Das Unvermögen, qualifiziert zu kritisieren und Kritik entgegen zu nehmen, ist wesentlicher Aspekt von Führungsschwäche in allen Bereichen. Menschen, die in untergeordneten Positionen nicht den Mut, das Sprechvermögen und die Sozialkompetenzen entwickeln, in Wahrung der eigenen Würde und der des Anderen, den Mund aufzumachen, haben schlechte Aussichten, diese Fähigkeiten in Füh-rungspositionen zu erwerben. Ihr Fehlen ist eine der Hauptursachen für Mobbing und Intrigen.

Kritik üben!

Wo ohne Angst über Fehler gesprochen werden kann (nicht nur von oben nach unten, sondern auch in umgekehrter Richtung), können alle Probleme gelöst werden. Dabei sollten wir ‚Kritik üben' wörtlich nehmen. Die Fähigkeit und Bereitschaft, zu kritisieren und sich kritisieren zu lassen, bedarf der Übung, wie andere Fähigkeiten auch. Kritik verliert ihre Schrecken, wenn sie praktisches Lernziel für alle Beteiligten ist. Das Recht und die Pflicht, Kritik zu üben, muss von Machtposi-tionen gelöst und in den Dienst zentraler System- und Persönlichkeitsziele gestellt werden: Qualitätsverbesserung von Kooperationsprozessen, Entwicklung von Ich-Stärke, Solidarisierungsvermögen und positiver Arbeitsatmosphäre. Kritik Üben und annehmen Können, sind Beiträge zum Aufrechten Gang.

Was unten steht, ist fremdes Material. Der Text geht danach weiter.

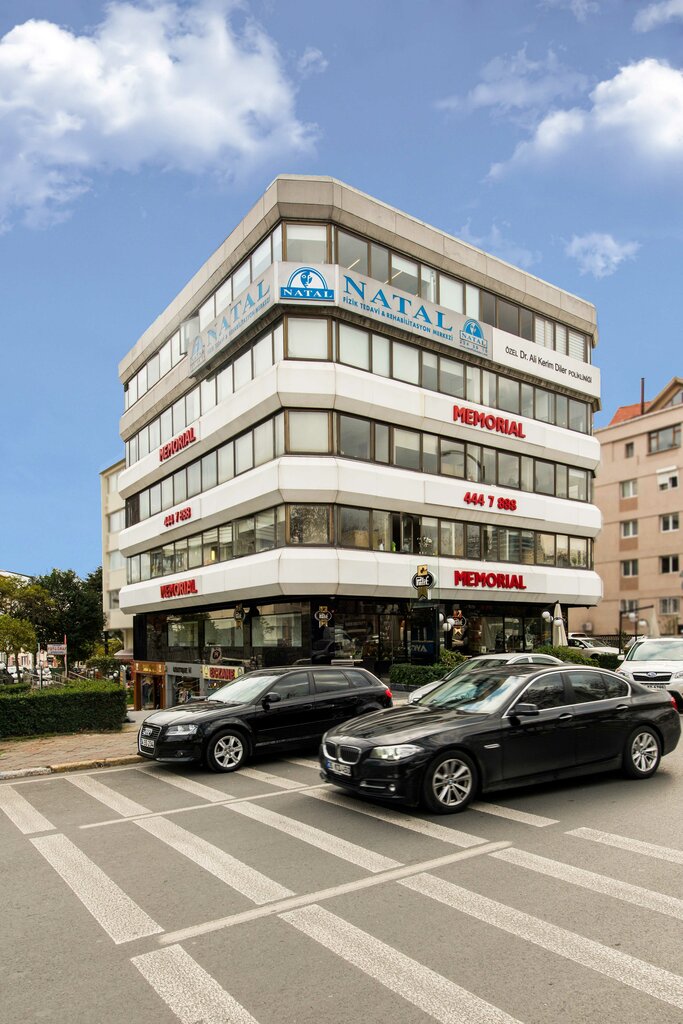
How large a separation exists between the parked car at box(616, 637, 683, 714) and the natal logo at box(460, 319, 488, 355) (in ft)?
51.7

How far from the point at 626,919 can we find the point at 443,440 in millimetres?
26556

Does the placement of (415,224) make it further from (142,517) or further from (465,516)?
(142,517)

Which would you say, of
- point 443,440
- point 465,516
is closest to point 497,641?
point 465,516

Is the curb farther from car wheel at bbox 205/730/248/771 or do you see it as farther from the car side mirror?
the car side mirror

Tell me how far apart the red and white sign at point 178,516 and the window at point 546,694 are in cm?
2657

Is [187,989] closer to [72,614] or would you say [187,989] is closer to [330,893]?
[330,893]

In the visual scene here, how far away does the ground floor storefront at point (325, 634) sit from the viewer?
1107 inches

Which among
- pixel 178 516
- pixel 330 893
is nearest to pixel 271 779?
pixel 330 893

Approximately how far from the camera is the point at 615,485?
55031 millimetres

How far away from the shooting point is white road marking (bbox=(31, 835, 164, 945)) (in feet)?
18.1

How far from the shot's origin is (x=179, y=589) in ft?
116

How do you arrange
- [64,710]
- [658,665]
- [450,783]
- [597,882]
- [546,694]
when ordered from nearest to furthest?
[597,882]
[450,783]
[546,694]
[64,710]
[658,665]

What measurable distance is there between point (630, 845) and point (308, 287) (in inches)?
901

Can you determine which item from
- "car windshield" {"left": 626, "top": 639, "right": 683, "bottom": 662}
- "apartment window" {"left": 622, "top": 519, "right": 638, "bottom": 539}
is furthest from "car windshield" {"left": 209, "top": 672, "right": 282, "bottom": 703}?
"apartment window" {"left": 622, "top": 519, "right": 638, "bottom": 539}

Schutz, auf den jeder Kritisierte Anspruch hat, dürfen nicht Machtpositionen bieten, sondern eine Kultur statusunabhängiger Höflichkeit und Achtung. Sie hervorzubringen und zu festigen, muss ebenso Ziel gemeinsamer Anstrengungen sein wie das Instrument Kritik selbst.

Man muss Fehler mit Anmut rügen und mit Würde bekennen.

(Friedrich Schiller)

Oft ist es nicht sinnvoll, sich gegen Kritik sofort zu verteidigen, denn sie stellt kei-nen Angriff dar. Die Chancen, sie zu verstehen, steigen, wenn man sich Zeit nimmt, über das Kritisierte nachzudenken. Solange Kritik in einem zivilisierten Ton geübt wird, ist es richtig, sich vor allem anderen dafür zu bedanken. Sie ist ein kostbares Geschenk. Zu meinem Erstaunen lerne ich auch viel von Kritik, die ich zunächst als ungerecht und unzutreffend empfinde. Dabei entspricht das, was ich lerne, nicht zwingend den Intentionen des Kritikers. Oft geht mein Lernen an-dere Wege und über das hinaus, was der Kritiker meint und was ich selbst im er-sten Moment verstehen kann.

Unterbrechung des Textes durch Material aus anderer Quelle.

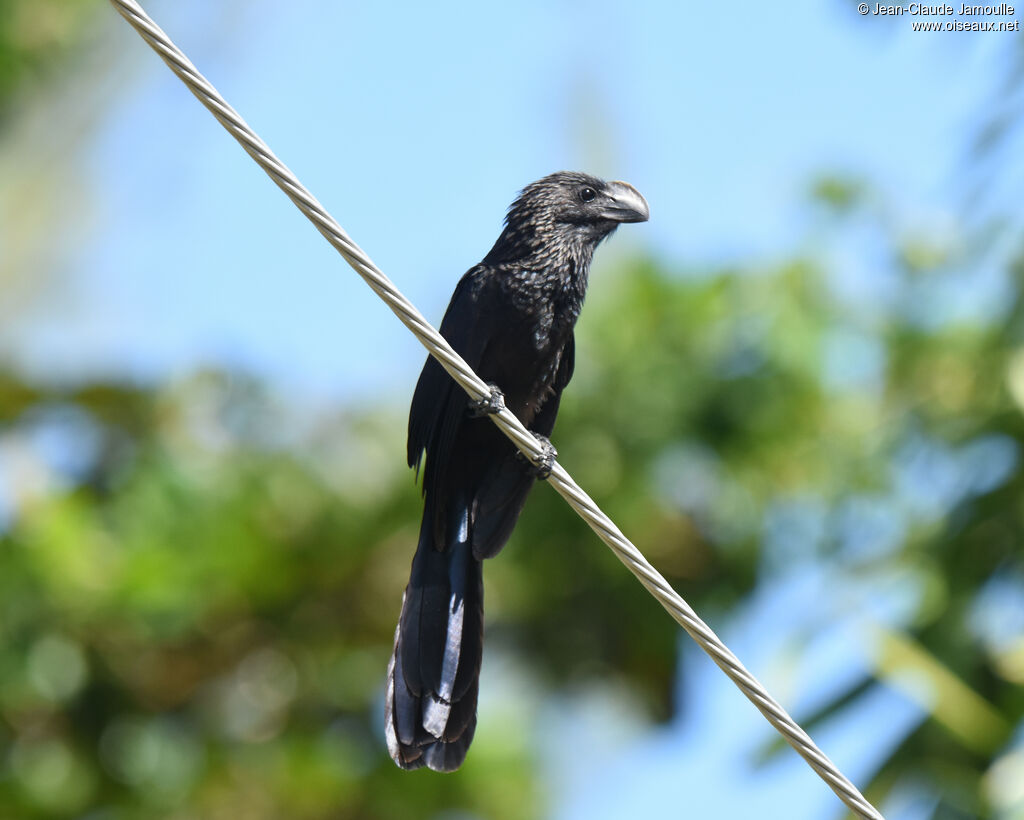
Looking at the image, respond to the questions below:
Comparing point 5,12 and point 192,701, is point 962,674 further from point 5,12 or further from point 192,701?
point 5,12

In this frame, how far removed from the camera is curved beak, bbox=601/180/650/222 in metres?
3.64

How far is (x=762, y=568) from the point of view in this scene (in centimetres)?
670

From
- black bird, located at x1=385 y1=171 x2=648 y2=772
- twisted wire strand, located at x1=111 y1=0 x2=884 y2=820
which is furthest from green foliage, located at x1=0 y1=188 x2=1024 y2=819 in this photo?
twisted wire strand, located at x1=111 y1=0 x2=884 y2=820

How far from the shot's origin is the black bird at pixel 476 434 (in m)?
3.23

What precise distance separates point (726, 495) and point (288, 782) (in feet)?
10.2

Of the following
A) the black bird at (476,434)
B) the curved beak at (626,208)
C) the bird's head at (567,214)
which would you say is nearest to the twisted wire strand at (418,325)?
the black bird at (476,434)

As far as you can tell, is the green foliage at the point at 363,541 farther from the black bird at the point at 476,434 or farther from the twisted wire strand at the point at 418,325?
the twisted wire strand at the point at 418,325

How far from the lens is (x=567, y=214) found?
357 centimetres

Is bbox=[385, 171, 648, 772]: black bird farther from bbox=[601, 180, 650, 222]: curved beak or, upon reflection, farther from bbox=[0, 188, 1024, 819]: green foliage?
bbox=[0, 188, 1024, 819]: green foliage

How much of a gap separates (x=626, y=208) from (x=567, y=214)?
20cm

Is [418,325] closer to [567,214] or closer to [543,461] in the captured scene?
[543,461]

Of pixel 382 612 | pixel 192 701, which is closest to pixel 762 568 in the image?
pixel 382 612

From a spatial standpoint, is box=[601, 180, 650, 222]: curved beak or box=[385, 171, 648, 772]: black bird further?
box=[601, 180, 650, 222]: curved beak

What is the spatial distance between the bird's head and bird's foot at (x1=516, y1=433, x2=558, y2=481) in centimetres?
58
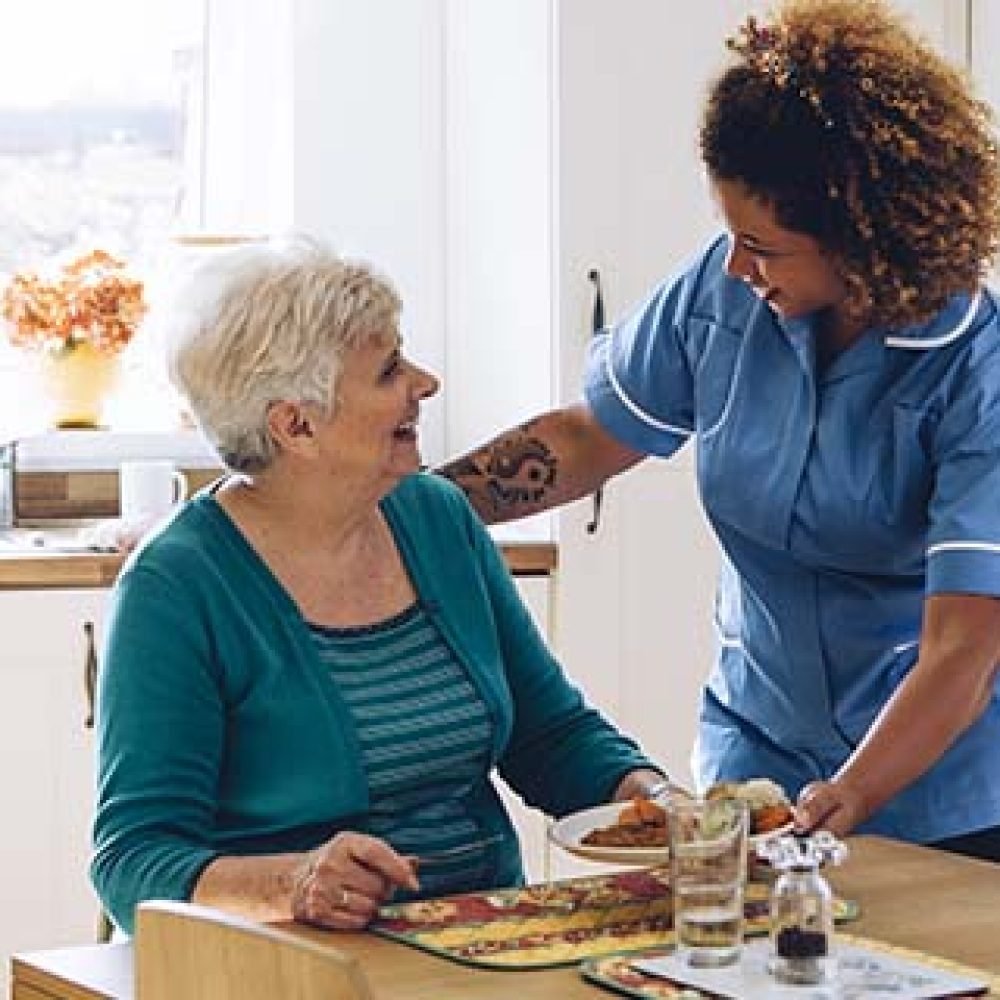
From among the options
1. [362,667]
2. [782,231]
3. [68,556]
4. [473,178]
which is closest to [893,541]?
[782,231]

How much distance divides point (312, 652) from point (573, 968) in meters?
0.48

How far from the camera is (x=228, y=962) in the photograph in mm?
1659

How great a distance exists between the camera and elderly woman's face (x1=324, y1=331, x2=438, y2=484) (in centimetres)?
255

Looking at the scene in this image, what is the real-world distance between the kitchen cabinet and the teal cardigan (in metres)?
1.41

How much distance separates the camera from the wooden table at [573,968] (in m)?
2.04

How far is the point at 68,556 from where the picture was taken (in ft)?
12.7

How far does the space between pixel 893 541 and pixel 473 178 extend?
6.28 feet

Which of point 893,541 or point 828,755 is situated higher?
point 893,541

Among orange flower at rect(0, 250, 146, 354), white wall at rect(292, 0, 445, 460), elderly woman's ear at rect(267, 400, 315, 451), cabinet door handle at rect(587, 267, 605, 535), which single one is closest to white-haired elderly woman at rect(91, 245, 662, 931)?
elderly woman's ear at rect(267, 400, 315, 451)

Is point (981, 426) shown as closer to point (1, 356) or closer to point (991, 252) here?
point (991, 252)

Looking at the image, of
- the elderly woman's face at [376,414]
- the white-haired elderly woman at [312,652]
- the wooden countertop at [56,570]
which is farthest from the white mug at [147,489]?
the elderly woman's face at [376,414]

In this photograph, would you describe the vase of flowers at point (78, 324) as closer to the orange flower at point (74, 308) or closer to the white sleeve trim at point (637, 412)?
the orange flower at point (74, 308)

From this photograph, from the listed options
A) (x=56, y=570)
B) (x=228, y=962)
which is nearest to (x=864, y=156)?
(x=228, y=962)

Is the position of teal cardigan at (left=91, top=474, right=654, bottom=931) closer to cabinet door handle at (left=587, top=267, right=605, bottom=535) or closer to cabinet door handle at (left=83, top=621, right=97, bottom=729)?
cabinet door handle at (left=83, top=621, right=97, bottom=729)
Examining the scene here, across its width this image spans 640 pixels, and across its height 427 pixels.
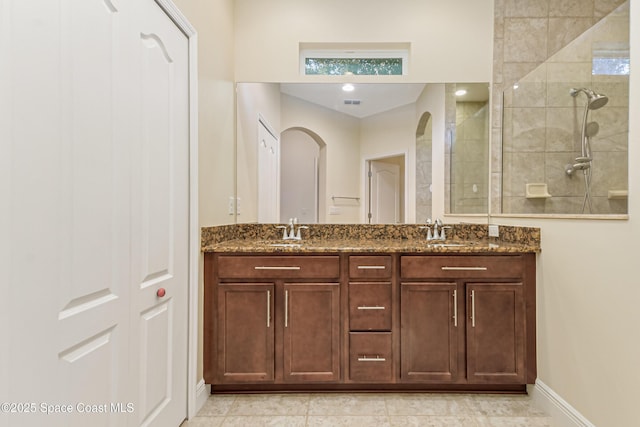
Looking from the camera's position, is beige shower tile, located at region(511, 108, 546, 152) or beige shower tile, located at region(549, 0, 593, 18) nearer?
beige shower tile, located at region(511, 108, 546, 152)

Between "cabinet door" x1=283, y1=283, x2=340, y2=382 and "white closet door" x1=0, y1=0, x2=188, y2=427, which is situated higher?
"white closet door" x1=0, y1=0, x2=188, y2=427

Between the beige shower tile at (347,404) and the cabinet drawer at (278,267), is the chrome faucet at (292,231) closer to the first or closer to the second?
the cabinet drawer at (278,267)

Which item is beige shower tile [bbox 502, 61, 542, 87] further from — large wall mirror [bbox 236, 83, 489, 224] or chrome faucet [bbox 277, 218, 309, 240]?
chrome faucet [bbox 277, 218, 309, 240]

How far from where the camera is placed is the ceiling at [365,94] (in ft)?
7.52

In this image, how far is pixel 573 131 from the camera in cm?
190

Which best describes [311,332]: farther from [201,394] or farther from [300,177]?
[300,177]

Es gilt anzuerkennen, dass das, was mir mein Kritiker sagt, insoweit eine objektive Realität darstellt, als er es so sieht, auch wenn ich es für falsch halte. Irgendwie muss er zu seinen Vorstellungen gekommen sein, mögen sie mir auch abwegig erscheinen. Die Sicht meines Kritikers kann ich nicht aus der Welt schaffen, indem ich seine Kritik ignoriere, empört zurückweise oder durch Machtgebaren einzuschüchtern versuche. Ich muss mich bemühen, ihn zu begreifen. Dadurch kann ich mich selbst besser verstehen.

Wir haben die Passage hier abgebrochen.